5. Numbers are stricter than you think
JSON numbers can't have leading zeros (007 is invalid), can't be written as
hex (0xFF), and can't be NaN or Infinity. A number like .5 needs its
leading zero: 0.5. And critically, JSON doesn't distinguish integers from
floats — 1 and 1.0 are both just "number," which matters when a language on
the receiving end has to decide how to store them.
The big number problem
Here's a subtle bug that has cost real teams real money. JSON numbers are
technically unbounded, but JavaScript parses every number into a 64-bit float,
which can only represent integers exactly up to 2^53 − 1 (that's
9,007,199,254,740,991). A 64-bit database ID like 9007199254740993 will
silently round to 9007199254740992 the moment it passes through
JSON.parse in a browser.
The fix that battle-tested APIs use: serialize large integers — IDs, timestamps
in nanoseconds, monetary values — as strings. It looks slightly awkward
("id": "9007199254740993") but it's the only way to guarantee the value
survives a round trip through a JavaScript client intact.
Reading a parse error
When a parser rejects your JSON, it usually tells you a position — a line and column, or a character offset. That number is gold. The error is almost never at the reported position; it's usually the first place the parser could no longer make sense of what came before. So when you see "unexpected token at position 412," look at everything just before 412: a missing comma, an unclosed string, or an unquoted key a few characters back.

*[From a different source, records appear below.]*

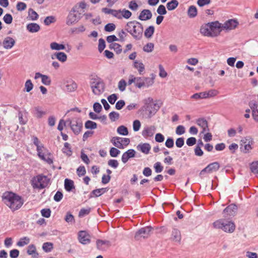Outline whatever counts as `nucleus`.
<instances>
[{
	"mask_svg": "<svg viewBox=\"0 0 258 258\" xmlns=\"http://www.w3.org/2000/svg\"><path fill=\"white\" fill-rule=\"evenodd\" d=\"M62 198V192L59 190H57L53 197V199L55 202H59L61 200Z\"/></svg>",
	"mask_w": 258,
	"mask_h": 258,
	"instance_id": "obj_62",
	"label": "nucleus"
},
{
	"mask_svg": "<svg viewBox=\"0 0 258 258\" xmlns=\"http://www.w3.org/2000/svg\"><path fill=\"white\" fill-rule=\"evenodd\" d=\"M26 29L30 33H36L40 30V27L37 23H31L27 25Z\"/></svg>",
	"mask_w": 258,
	"mask_h": 258,
	"instance_id": "obj_27",
	"label": "nucleus"
},
{
	"mask_svg": "<svg viewBox=\"0 0 258 258\" xmlns=\"http://www.w3.org/2000/svg\"><path fill=\"white\" fill-rule=\"evenodd\" d=\"M250 169L252 172L258 173V161L253 162L250 164Z\"/></svg>",
	"mask_w": 258,
	"mask_h": 258,
	"instance_id": "obj_64",
	"label": "nucleus"
},
{
	"mask_svg": "<svg viewBox=\"0 0 258 258\" xmlns=\"http://www.w3.org/2000/svg\"><path fill=\"white\" fill-rule=\"evenodd\" d=\"M171 238L175 241L180 242L181 240V234L180 231L176 228H173L171 233Z\"/></svg>",
	"mask_w": 258,
	"mask_h": 258,
	"instance_id": "obj_32",
	"label": "nucleus"
},
{
	"mask_svg": "<svg viewBox=\"0 0 258 258\" xmlns=\"http://www.w3.org/2000/svg\"><path fill=\"white\" fill-rule=\"evenodd\" d=\"M41 82L44 85L48 86L51 84V81L49 76L43 75L41 77Z\"/></svg>",
	"mask_w": 258,
	"mask_h": 258,
	"instance_id": "obj_55",
	"label": "nucleus"
},
{
	"mask_svg": "<svg viewBox=\"0 0 258 258\" xmlns=\"http://www.w3.org/2000/svg\"><path fill=\"white\" fill-rule=\"evenodd\" d=\"M155 127L154 126L145 127L142 131V136L144 137H152L155 131Z\"/></svg>",
	"mask_w": 258,
	"mask_h": 258,
	"instance_id": "obj_24",
	"label": "nucleus"
},
{
	"mask_svg": "<svg viewBox=\"0 0 258 258\" xmlns=\"http://www.w3.org/2000/svg\"><path fill=\"white\" fill-rule=\"evenodd\" d=\"M136 153V152L134 149H128L126 152L123 153L121 157L122 162L124 164L126 163L130 158H134L135 157Z\"/></svg>",
	"mask_w": 258,
	"mask_h": 258,
	"instance_id": "obj_15",
	"label": "nucleus"
},
{
	"mask_svg": "<svg viewBox=\"0 0 258 258\" xmlns=\"http://www.w3.org/2000/svg\"><path fill=\"white\" fill-rule=\"evenodd\" d=\"M26 8L27 5L24 2H19L17 4L16 8L18 11H24Z\"/></svg>",
	"mask_w": 258,
	"mask_h": 258,
	"instance_id": "obj_59",
	"label": "nucleus"
},
{
	"mask_svg": "<svg viewBox=\"0 0 258 258\" xmlns=\"http://www.w3.org/2000/svg\"><path fill=\"white\" fill-rule=\"evenodd\" d=\"M125 30L136 40H140L142 38L144 27L138 21L135 20L128 22L125 26Z\"/></svg>",
	"mask_w": 258,
	"mask_h": 258,
	"instance_id": "obj_2",
	"label": "nucleus"
},
{
	"mask_svg": "<svg viewBox=\"0 0 258 258\" xmlns=\"http://www.w3.org/2000/svg\"><path fill=\"white\" fill-rule=\"evenodd\" d=\"M134 67L135 68L138 69V72L140 75L142 74L143 72L145 70V66L142 62H139L135 60L134 63Z\"/></svg>",
	"mask_w": 258,
	"mask_h": 258,
	"instance_id": "obj_40",
	"label": "nucleus"
},
{
	"mask_svg": "<svg viewBox=\"0 0 258 258\" xmlns=\"http://www.w3.org/2000/svg\"><path fill=\"white\" fill-rule=\"evenodd\" d=\"M30 239L28 237L25 236L21 238L17 243V245L20 247H23L29 243Z\"/></svg>",
	"mask_w": 258,
	"mask_h": 258,
	"instance_id": "obj_39",
	"label": "nucleus"
},
{
	"mask_svg": "<svg viewBox=\"0 0 258 258\" xmlns=\"http://www.w3.org/2000/svg\"><path fill=\"white\" fill-rule=\"evenodd\" d=\"M155 31V28L153 26H149L144 32V35L146 38H151Z\"/></svg>",
	"mask_w": 258,
	"mask_h": 258,
	"instance_id": "obj_42",
	"label": "nucleus"
},
{
	"mask_svg": "<svg viewBox=\"0 0 258 258\" xmlns=\"http://www.w3.org/2000/svg\"><path fill=\"white\" fill-rule=\"evenodd\" d=\"M102 11L105 14H111L112 16L118 19H122V16L120 15L121 10H116L110 9L107 8H104L102 9Z\"/></svg>",
	"mask_w": 258,
	"mask_h": 258,
	"instance_id": "obj_20",
	"label": "nucleus"
},
{
	"mask_svg": "<svg viewBox=\"0 0 258 258\" xmlns=\"http://www.w3.org/2000/svg\"><path fill=\"white\" fill-rule=\"evenodd\" d=\"M137 148L142 153L148 154L151 150V146L149 143H143L139 144Z\"/></svg>",
	"mask_w": 258,
	"mask_h": 258,
	"instance_id": "obj_26",
	"label": "nucleus"
},
{
	"mask_svg": "<svg viewBox=\"0 0 258 258\" xmlns=\"http://www.w3.org/2000/svg\"><path fill=\"white\" fill-rule=\"evenodd\" d=\"M53 248V244L51 242H44L42 245V249L45 252H50Z\"/></svg>",
	"mask_w": 258,
	"mask_h": 258,
	"instance_id": "obj_46",
	"label": "nucleus"
},
{
	"mask_svg": "<svg viewBox=\"0 0 258 258\" xmlns=\"http://www.w3.org/2000/svg\"><path fill=\"white\" fill-rule=\"evenodd\" d=\"M106 245L107 247L111 246V242L109 240H103L101 239H97L96 240L97 248L101 250H105L106 248L103 246Z\"/></svg>",
	"mask_w": 258,
	"mask_h": 258,
	"instance_id": "obj_23",
	"label": "nucleus"
},
{
	"mask_svg": "<svg viewBox=\"0 0 258 258\" xmlns=\"http://www.w3.org/2000/svg\"><path fill=\"white\" fill-rule=\"evenodd\" d=\"M91 87L92 89L93 93L95 95H99L104 91L105 84L102 79L96 77V78L92 79Z\"/></svg>",
	"mask_w": 258,
	"mask_h": 258,
	"instance_id": "obj_7",
	"label": "nucleus"
},
{
	"mask_svg": "<svg viewBox=\"0 0 258 258\" xmlns=\"http://www.w3.org/2000/svg\"><path fill=\"white\" fill-rule=\"evenodd\" d=\"M109 48L110 49H114L116 53L117 54H120L122 52L121 46L117 43H112L109 45Z\"/></svg>",
	"mask_w": 258,
	"mask_h": 258,
	"instance_id": "obj_38",
	"label": "nucleus"
},
{
	"mask_svg": "<svg viewBox=\"0 0 258 258\" xmlns=\"http://www.w3.org/2000/svg\"><path fill=\"white\" fill-rule=\"evenodd\" d=\"M108 116L111 121H115L118 120L120 117L119 113L115 111H112L110 112Z\"/></svg>",
	"mask_w": 258,
	"mask_h": 258,
	"instance_id": "obj_47",
	"label": "nucleus"
},
{
	"mask_svg": "<svg viewBox=\"0 0 258 258\" xmlns=\"http://www.w3.org/2000/svg\"><path fill=\"white\" fill-rule=\"evenodd\" d=\"M117 133L122 136H127L128 134L127 127L123 125H120L117 127Z\"/></svg>",
	"mask_w": 258,
	"mask_h": 258,
	"instance_id": "obj_43",
	"label": "nucleus"
},
{
	"mask_svg": "<svg viewBox=\"0 0 258 258\" xmlns=\"http://www.w3.org/2000/svg\"><path fill=\"white\" fill-rule=\"evenodd\" d=\"M197 9L195 6H190L187 10V16L190 18H194L197 16Z\"/></svg>",
	"mask_w": 258,
	"mask_h": 258,
	"instance_id": "obj_33",
	"label": "nucleus"
},
{
	"mask_svg": "<svg viewBox=\"0 0 258 258\" xmlns=\"http://www.w3.org/2000/svg\"><path fill=\"white\" fill-rule=\"evenodd\" d=\"M128 8L132 11H136L138 9L139 6L135 0H133L129 2Z\"/></svg>",
	"mask_w": 258,
	"mask_h": 258,
	"instance_id": "obj_60",
	"label": "nucleus"
},
{
	"mask_svg": "<svg viewBox=\"0 0 258 258\" xmlns=\"http://www.w3.org/2000/svg\"><path fill=\"white\" fill-rule=\"evenodd\" d=\"M13 17L10 14H6L3 17V20L7 24H10L13 22Z\"/></svg>",
	"mask_w": 258,
	"mask_h": 258,
	"instance_id": "obj_57",
	"label": "nucleus"
},
{
	"mask_svg": "<svg viewBox=\"0 0 258 258\" xmlns=\"http://www.w3.org/2000/svg\"><path fill=\"white\" fill-rule=\"evenodd\" d=\"M144 106L141 110L148 112V118H151L160 109V106L156 103H153V99L151 97H148L144 100Z\"/></svg>",
	"mask_w": 258,
	"mask_h": 258,
	"instance_id": "obj_4",
	"label": "nucleus"
},
{
	"mask_svg": "<svg viewBox=\"0 0 258 258\" xmlns=\"http://www.w3.org/2000/svg\"><path fill=\"white\" fill-rule=\"evenodd\" d=\"M154 45L153 43L149 42L143 47V50L145 52H151L153 50Z\"/></svg>",
	"mask_w": 258,
	"mask_h": 258,
	"instance_id": "obj_50",
	"label": "nucleus"
},
{
	"mask_svg": "<svg viewBox=\"0 0 258 258\" xmlns=\"http://www.w3.org/2000/svg\"><path fill=\"white\" fill-rule=\"evenodd\" d=\"M33 113L38 118H41L45 114V112L40 110V108L38 106L34 107Z\"/></svg>",
	"mask_w": 258,
	"mask_h": 258,
	"instance_id": "obj_44",
	"label": "nucleus"
},
{
	"mask_svg": "<svg viewBox=\"0 0 258 258\" xmlns=\"http://www.w3.org/2000/svg\"><path fill=\"white\" fill-rule=\"evenodd\" d=\"M27 253L31 255L32 258H38L39 254L36 251V248L34 244H31L28 246Z\"/></svg>",
	"mask_w": 258,
	"mask_h": 258,
	"instance_id": "obj_25",
	"label": "nucleus"
},
{
	"mask_svg": "<svg viewBox=\"0 0 258 258\" xmlns=\"http://www.w3.org/2000/svg\"><path fill=\"white\" fill-rule=\"evenodd\" d=\"M223 225V231L227 233H232L235 229V225L231 221H227L225 219Z\"/></svg>",
	"mask_w": 258,
	"mask_h": 258,
	"instance_id": "obj_16",
	"label": "nucleus"
},
{
	"mask_svg": "<svg viewBox=\"0 0 258 258\" xmlns=\"http://www.w3.org/2000/svg\"><path fill=\"white\" fill-rule=\"evenodd\" d=\"M91 236L86 231H80L78 234L79 241L83 245L88 244L91 242Z\"/></svg>",
	"mask_w": 258,
	"mask_h": 258,
	"instance_id": "obj_10",
	"label": "nucleus"
},
{
	"mask_svg": "<svg viewBox=\"0 0 258 258\" xmlns=\"http://www.w3.org/2000/svg\"><path fill=\"white\" fill-rule=\"evenodd\" d=\"M33 84L30 80H27L25 83V91L27 92H30L33 88Z\"/></svg>",
	"mask_w": 258,
	"mask_h": 258,
	"instance_id": "obj_48",
	"label": "nucleus"
},
{
	"mask_svg": "<svg viewBox=\"0 0 258 258\" xmlns=\"http://www.w3.org/2000/svg\"><path fill=\"white\" fill-rule=\"evenodd\" d=\"M239 24L237 20L229 19L226 21L222 25V28L225 29L232 30L235 29Z\"/></svg>",
	"mask_w": 258,
	"mask_h": 258,
	"instance_id": "obj_18",
	"label": "nucleus"
},
{
	"mask_svg": "<svg viewBox=\"0 0 258 258\" xmlns=\"http://www.w3.org/2000/svg\"><path fill=\"white\" fill-rule=\"evenodd\" d=\"M54 56L62 62H65L67 59V55L63 52H56L51 56V58L54 59Z\"/></svg>",
	"mask_w": 258,
	"mask_h": 258,
	"instance_id": "obj_28",
	"label": "nucleus"
},
{
	"mask_svg": "<svg viewBox=\"0 0 258 258\" xmlns=\"http://www.w3.org/2000/svg\"><path fill=\"white\" fill-rule=\"evenodd\" d=\"M200 33L204 36L208 37H216L217 34L210 31L208 23L205 24L201 27Z\"/></svg>",
	"mask_w": 258,
	"mask_h": 258,
	"instance_id": "obj_17",
	"label": "nucleus"
},
{
	"mask_svg": "<svg viewBox=\"0 0 258 258\" xmlns=\"http://www.w3.org/2000/svg\"><path fill=\"white\" fill-rule=\"evenodd\" d=\"M28 13V18L29 20L32 21H35L38 19V14L33 9H29Z\"/></svg>",
	"mask_w": 258,
	"mask_h": 258,
	"instance_id": "obj_36",
	"label": "nucleus"
},
{
	"mask_svg": "<svg viewBox=\"0 0 258 258\" xmlns=\"http://www.w3.org/2000/svg\"><path fill=\"white\" fill-rule=\"evenodd\" d=\"M97 127V123L93 121L88 120L85 123V127L86 129L94 130Z\"/></svg>",
	"mask_w": 258,
	"mask_h": 258,
	"instance_id": "obj_45",
	"label": "nucleus"
},
{
	"mask_svg": "<svg viewBox=\"0 0 258 258\" xmlns=\"http://www.w3.org/2000/svg\"><path fill=\"white\" fill-rule=\"evenodd\" d=\"M55 18L54 16H47L45 18L44 21V23L45 25L48 26L50 24L55 22Z\"/></svg>",
	"mask_w": 258,
	"mask_h": 258,
	"instance_id": "obj_54",
	"label": "nucleus"
},
{
	"mask_svg": "<svg viewBox=\"0 0 258 258\" xmlns=\"http://www.w3.org/2000/svg\"><path fill=\"white\" fill-rule=\"evenodd\" d=\"M152 14L149 10L144 9L142 11L138 17V19L141 21H147L151 19Z\"/></svg>",
	"mask_w": 258,
	"mask_h": 258,
	"instance_id": "obj_21",
	"label": "nucleus"
},
{
	"mask_svg": "<svg viewBox=\"0 0 258 258\" xmlns=\"http://www.w3.org/2000/svg\"><path fill=\"white\" fill-rule=\"evenodd\" d=\"M152 77H144L143 81L140 82L136 85V87L138 88H141L143 87L148 88L151 86L154 83L155 75L153 74H151Z\"/></svg>",
	"mask_w": 258,
	"mask_h": 258,
	"instance_id": "obj_12",
	"label": "nucleus"
},
{
	"mask_svg": "<svg viewBox=\"0 0 258 258\" xmlns=\"http://www.w3.org/2000/svg\"><path fill=\"white\" fill-rule=\"evenodd\" d=\"M15 43V40L12 37L8 36L4 39L3 45L5 49H8L12 48Z\"/></svg>",
	"mask_w": 258,
	"mask_h": 258,
	"instance_id": "obj_22",
	"label": "nucleus"
},
{
	"mask_svg": "<svg viewBox=\"0 0 258 258\" xmlns=\"http://www.w3.org/2000/svg\"><path fill=\"white\" fill-rule=\"evenodd\" d=\"M154 168L157 173L161 172L163 170V167L160 162H157L154 164Z\"/></svg>",
	"mask_w": 258,
	"mask_h": 258,
	"instance_id": "obj_52",
	"label": "nucleus"
},
{
	"mask_svg": "<svg viewBox=\"0 0 258 258\" xmlns=\"http://www.w3.org/2000/svg\"><path fill=\"white\" fill-rule=\"evenodd\" d=\"M157 13L159 15H164L167 14V11L166 10L165 7L163 5H160L159 6L157 10Z\"/></svg>",
	"mask_w": 258,
	"mask_h": 258,
	"instance_id": "obj_56",
	"label": "nucleus"
},
{
	"mask_svg": "<svg viewBox=\"0 0 258 258\" xmlns=\"http://www.w3.org/2000/svg\"><path fill=\"white\" fill-rule=\"evenodd\" d=\"M210 173L218 171L220 167L218 162H214L208 165Z\"/></svg>",
	"mask_w": 258,
	"mask_h": 258,
	"instance_id": "obj_37",
	"label": "nucleus"
},
{
	"mask_svg": "<svg viewBox=\"0 0 258 258\" xmlns=\"http://www.w3.org/2000/svg\"><path fill=\"white\" fill-rule=\"evenodd\" d=\"M210 31L217 34V36L219 35L220 30L219 29L222 28L221 24L218 21L212 22L208 23Z\"/></svg>",
	"mask_w": 258,
	"mask_h": 258,
	"instance_id": "obj_14",
	"label": "nucleus"
},
{
	"mask_svg": "<svg viewBox=\"0 0 258 258\" xmlns=\"http://www.w3.org/2000/svg\"><path fill=\"white\" fill-rule=\"evenodd\" d=\"M179 3L177 0H171L166 4V7L168 11L175 10L178 6Z\"/></svg>",
	"mask_w": 258,
	"mask_h": 258,
	"instance_id": "obj_34",
	"label": "nucleus"
},
{
	"mask_svg": "<svg viewBox=\"0 0 258 258\" xmlns=\"http://www.w3.org/2000/svg\"><path fill=\"white\" fill-rule=\"evenodd\" d=\"M41 214L43 217L49 218L51 215V210L50 209H43L41 210Z\"/></svg>",
	"mask_w": 258,
	"mask_h": 258,
	"instance_id": "obj_61",
	"label": "nucleus"
},
{
	"mask_svg": "<svg viewBox=\"0 0 258 258\" xmlns=\"http://www.w3.org/2000/svg\"><path fill=\"white\" fill-rule=\"evenodd\" d=\"M2 201L12 212L20 209L24 203L21 196L12 191L4 192L2 196Z\"/></svg>",
	"mask_w": 258,
	"mask_h": 258,
	"instance_id": "obj_1",
	"label": "nucleus"
},
{
	"mask_svg": "<svg viewBox=\"0 0 258 258\" xmlns=\"http://www.w3.org/2000/svg\"><path fill=\"white\" fill-rule=\"evenodd\" d=\"M237 210V206L234 204H232L227 206L223 210V213L225 218H228V216H234Z\"/></svg>",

A quick mental checklist for any parse failure:
- Count your brackets and braces — does every
{have a matching}? - Scan for a trailing comma before a
}or]. - Look for a string that opened with
"but never closed. - Check that every key is double-quoted.
- Look for a stray control character (a raw newline inside a string is illegal —
it must be escaped as
\n).
Formatting: pretty vs. minified
The same JSON document can be written two ways. Pretty-printed (indented, one value per line) is for humans — it makes structure visible so you can scan a response and understand its shape. Minified (all whitespace stripped) is for machines and networks — it shaves bytes off every request.
{"name":"widget","tags":["a","b"],"price":9.99}
versus
{
"name": "widget",
"tags": ["a", "b"],
"price": 9.99
}
They're identical data. The rule of thumb: minify what you send over the wire, pretty-print what you read. A good formatter does both on demand, so you can paste a dense one-line API response and instantly see it laid out — and that round trip also validates the document, because a formatter can only re-indent JSON it was able to parse.
If you want to try it on your own payloads, the browser-based JSON Formatter does exactly this: paste, format or minify, and it points at the exact position of any syntax error — all locally, so sensitive data never leaves your machine.
A note on security and trust
Two habits worth keeping. First, never feed untrusted JSON to eval() — that's
how you turn a data format into a remote code execution vector. Use a real parser
(JSON.parse or your language's equivalent), which only ever produces data,
never executes code. Second, be wary of pasting production secrets — tokens, keys,
customer records — into random online formatters that ship your input to a server.
Prefer tools that run entirely client-side, where the parsing happens in your own
browser and nothing is transmitted.
The takeaway
JSON's whole appeal is that it's small enough to hold in your head. Master the five rules that actually cause errors — quoted keys, double quotes only, no trailing commas, no comments, strict numbers — and remember the big-integer trap, and you'll debug the vast majority of "invalid JSON" problems in seconds instead of minutes. When in doubt, run it through a formatter: valid JSON pretty-prints cleanly, and broken JSON tells you exactly where it fell apart.